--- START OF Page ---

While perusing images of Black girls one can find charming examples, just as one finds of girls of any race. However, since modern Black girls are descended from races that have been subjected to heavy oppression by Europeans and are still victims of cruel and unwarranted stereotypes, particularly in the United States, there are portrayals of these girls that would make any decent human being cringe. It has been a challenge finding just the right context with which to present these images.

There is a recent exhibit held by Art In These Times that deals with these images specifically and posits how they were part of a propaganda campaign to put Black people in their place after the abolition of slavery in the United States. The exhibition is called ‘Making Niggers: Demonizing and Distorting Blackness’ and will run through January 2016 in Chicago. It is based mostly on postcards from co-curator Mariame Kaba’s private collection.

From the 1890’s through the 1950’s, thousands of postcards depicting racist caricatures and stereotypes of Black people were produced across the United States and the world. Degrading images of blackness also found expression in advertising and other media. Black people were portrayed as lazy, child-like, unintelligent, ugly, chicken stealing, watermelon eating, promiscuous, crap-shooting, savage and criminal. These images comforted white people in their racist beliefs, reinforced white supremacy and enabled whites to justify violence and subjugation of Black people. The stereotypes continue to shape and shorten Black lives in the present. -From Making Niggers Exhibition Webpage, 2015

Without knowing which specific postcards are on display—there are thousands of possibilities—we present a few selections that illustrate this stereotyping through the portrayal of little Black girls. One of the first things one notices is how many of these racist images are of children. That was part of a subtle tactic to regard Black people generally as juvenile and so really these are not especially about children.

C. Levi - Kute Koon Kids: A Little Black Washing (c1910)

--- END OF Page ---

**Directive 1**
According to the article, until what month and year will the exhibit in Chicago run?
The rows below and the article above come from two unrelated sources.

--- START OF Dataset records ---

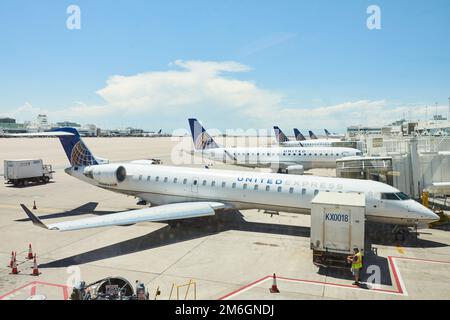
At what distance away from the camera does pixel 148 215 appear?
17.2 metres

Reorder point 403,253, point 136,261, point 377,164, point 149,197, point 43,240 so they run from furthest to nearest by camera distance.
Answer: point 377,164, point 149,197, point 43,240, point 403,253, point 136,261

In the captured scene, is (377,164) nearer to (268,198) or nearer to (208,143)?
(268,198)

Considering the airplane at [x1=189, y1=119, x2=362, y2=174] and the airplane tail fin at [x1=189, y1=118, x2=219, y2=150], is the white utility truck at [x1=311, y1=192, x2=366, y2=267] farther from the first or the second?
the airplane tail fin at [x1=189, y1=118, x2=219, y2=150]

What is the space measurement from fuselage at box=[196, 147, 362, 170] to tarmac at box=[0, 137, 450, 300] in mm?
20300

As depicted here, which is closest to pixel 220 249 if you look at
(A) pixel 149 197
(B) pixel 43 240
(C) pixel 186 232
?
(C) pixel 186 232

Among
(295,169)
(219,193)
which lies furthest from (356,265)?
(295,169)

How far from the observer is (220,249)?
15.7 meters

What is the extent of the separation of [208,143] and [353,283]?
33822 mm

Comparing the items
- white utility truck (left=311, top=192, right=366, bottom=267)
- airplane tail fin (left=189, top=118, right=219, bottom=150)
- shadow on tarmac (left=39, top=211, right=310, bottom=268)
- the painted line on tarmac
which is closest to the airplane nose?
the painted line on tarmac

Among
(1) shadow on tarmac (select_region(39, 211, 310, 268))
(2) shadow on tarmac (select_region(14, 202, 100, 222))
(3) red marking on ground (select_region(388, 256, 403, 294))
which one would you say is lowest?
(3) red marking on ground (select_region(388, 256, 403, 294))

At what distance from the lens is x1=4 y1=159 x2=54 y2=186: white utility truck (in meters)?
33.6

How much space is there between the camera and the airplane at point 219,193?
16.4m

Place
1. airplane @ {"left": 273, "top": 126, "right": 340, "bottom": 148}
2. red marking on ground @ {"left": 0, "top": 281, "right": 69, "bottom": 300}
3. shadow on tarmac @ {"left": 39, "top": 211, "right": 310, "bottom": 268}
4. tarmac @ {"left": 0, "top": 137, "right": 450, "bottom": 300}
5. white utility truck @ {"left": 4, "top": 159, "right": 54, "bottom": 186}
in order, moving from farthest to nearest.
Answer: airplane @ {"left": 273, "top": 126, "right": 340, "bottom": 148} < white utility truck @ {"left": 4, "top": 159, "right": 54, "bottom": 186} < shadow on tarmac @ {"left": 39, "top": 211, "right": 310, "bottom": 268} < tarmac @ {"left": 0, "top": 137, "right": 450, "bottom": 300} < red marking on ground @ {"left": 0, "top": 281, "right": 69, "bottom": 300}

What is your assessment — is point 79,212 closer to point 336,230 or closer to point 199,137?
point 336,230
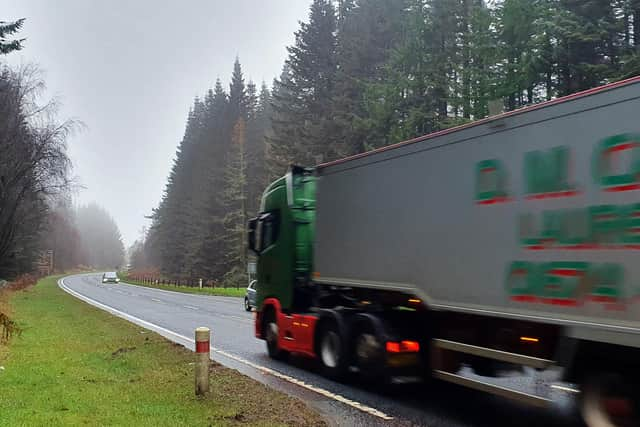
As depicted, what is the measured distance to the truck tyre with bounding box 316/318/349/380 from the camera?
335 inches

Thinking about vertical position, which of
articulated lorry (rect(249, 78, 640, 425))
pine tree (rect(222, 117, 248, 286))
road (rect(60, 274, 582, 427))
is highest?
pine tree (rect(222, 117, 248, 286))

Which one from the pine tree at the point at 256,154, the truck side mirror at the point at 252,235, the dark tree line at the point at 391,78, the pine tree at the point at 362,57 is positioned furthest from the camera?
the pine tree at the point at 256,154

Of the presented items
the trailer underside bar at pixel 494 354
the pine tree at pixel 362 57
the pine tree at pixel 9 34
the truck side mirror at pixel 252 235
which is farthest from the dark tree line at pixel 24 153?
the trailer underside bar at pixel 494 354

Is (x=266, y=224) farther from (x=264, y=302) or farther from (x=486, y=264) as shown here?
(x=486, y=264)

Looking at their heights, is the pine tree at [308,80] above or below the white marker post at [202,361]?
above

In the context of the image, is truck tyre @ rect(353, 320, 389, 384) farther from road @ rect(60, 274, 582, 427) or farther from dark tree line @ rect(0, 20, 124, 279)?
dark tree line @ rect(0, 20, 124, 279)

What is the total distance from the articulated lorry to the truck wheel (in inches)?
0.4

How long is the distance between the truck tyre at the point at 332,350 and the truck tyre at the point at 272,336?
1.67 m

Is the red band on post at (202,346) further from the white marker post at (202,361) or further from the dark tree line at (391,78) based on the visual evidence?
the dark tree line at (391,78)

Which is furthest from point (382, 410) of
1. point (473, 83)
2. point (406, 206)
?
point (473, 83)

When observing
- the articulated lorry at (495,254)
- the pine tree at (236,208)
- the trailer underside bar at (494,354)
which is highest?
Answer: the pine tree at (236,208)

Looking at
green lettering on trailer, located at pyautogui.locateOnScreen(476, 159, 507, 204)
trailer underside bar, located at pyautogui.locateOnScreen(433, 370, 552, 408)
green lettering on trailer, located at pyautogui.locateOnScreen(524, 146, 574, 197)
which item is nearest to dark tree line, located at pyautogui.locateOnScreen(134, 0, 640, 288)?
green lettering on trailer, located at pyautogui.locateOnScreen(476, 159, 507, 204)

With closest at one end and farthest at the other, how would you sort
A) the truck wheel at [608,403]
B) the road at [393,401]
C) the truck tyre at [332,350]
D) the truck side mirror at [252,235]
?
1. the truck wheel at [608,403]
2. the road at [393,401]
3. the truck tyre at [332,350]
4. the truck side mirror at [252,235]

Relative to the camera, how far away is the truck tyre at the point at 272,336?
11000mm
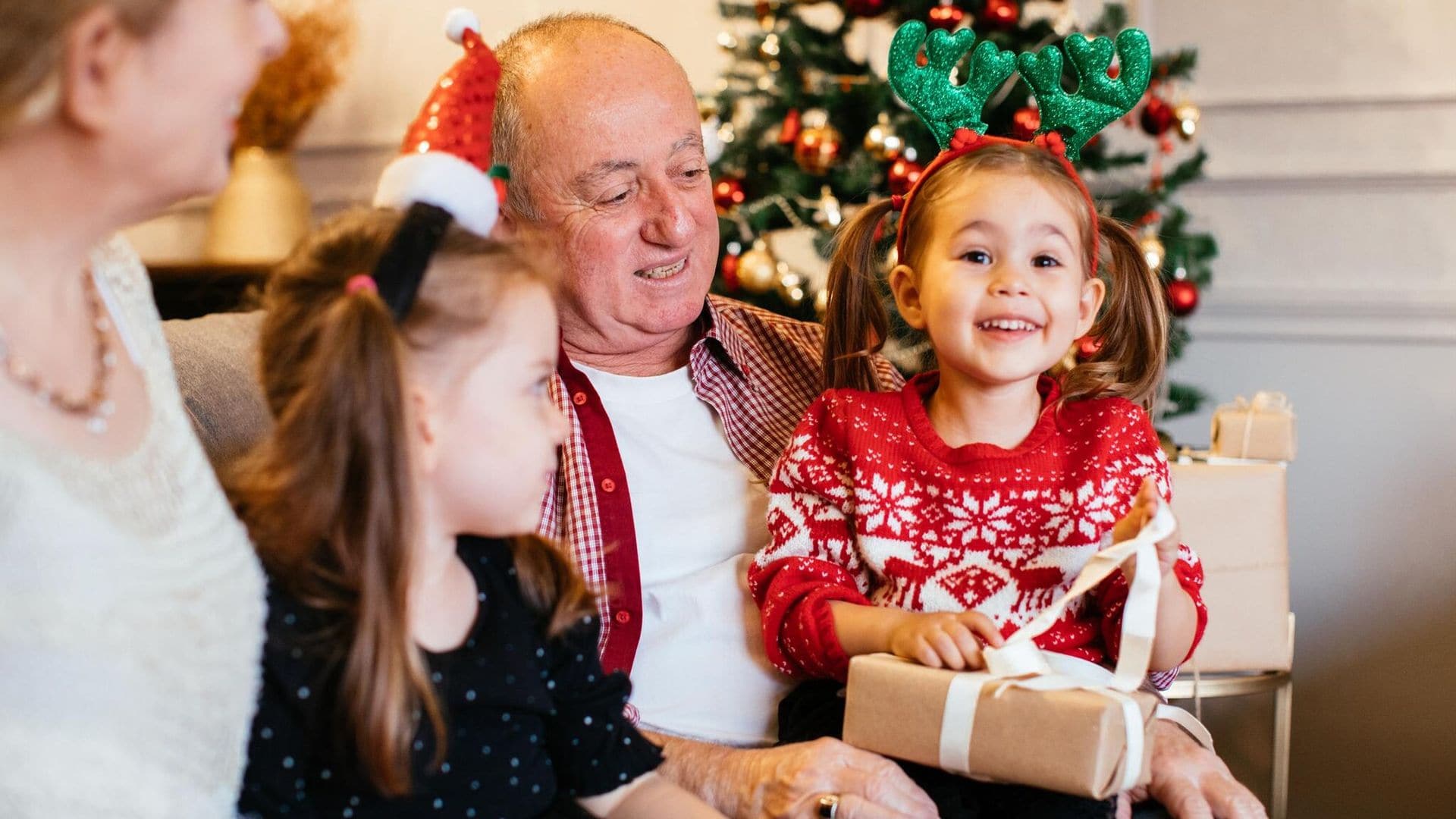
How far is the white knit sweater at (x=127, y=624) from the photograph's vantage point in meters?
0.83

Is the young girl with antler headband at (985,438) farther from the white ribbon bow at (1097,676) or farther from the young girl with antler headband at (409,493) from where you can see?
the young girl with antler headband at (409,493)

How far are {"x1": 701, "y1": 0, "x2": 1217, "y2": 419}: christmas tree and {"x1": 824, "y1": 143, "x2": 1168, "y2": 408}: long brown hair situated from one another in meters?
→ 0.88

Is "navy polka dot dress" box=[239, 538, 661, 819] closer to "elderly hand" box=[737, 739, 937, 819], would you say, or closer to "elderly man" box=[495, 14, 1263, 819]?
"elderly hand" box=[737, 739, 937, 819]

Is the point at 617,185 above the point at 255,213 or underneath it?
underneath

--- END OF Dataset records ---

**Directive 2**
Find every line in the rows above that contains the word "wheel", and copy each of those lines.

**Final result 1**
January 2016.

**Final result 2**
What is the total distance from the articulated lorry to the truck wheel (in inches)?
A) the truck wheel at [608,403]
1. the truck wheel at [608,403]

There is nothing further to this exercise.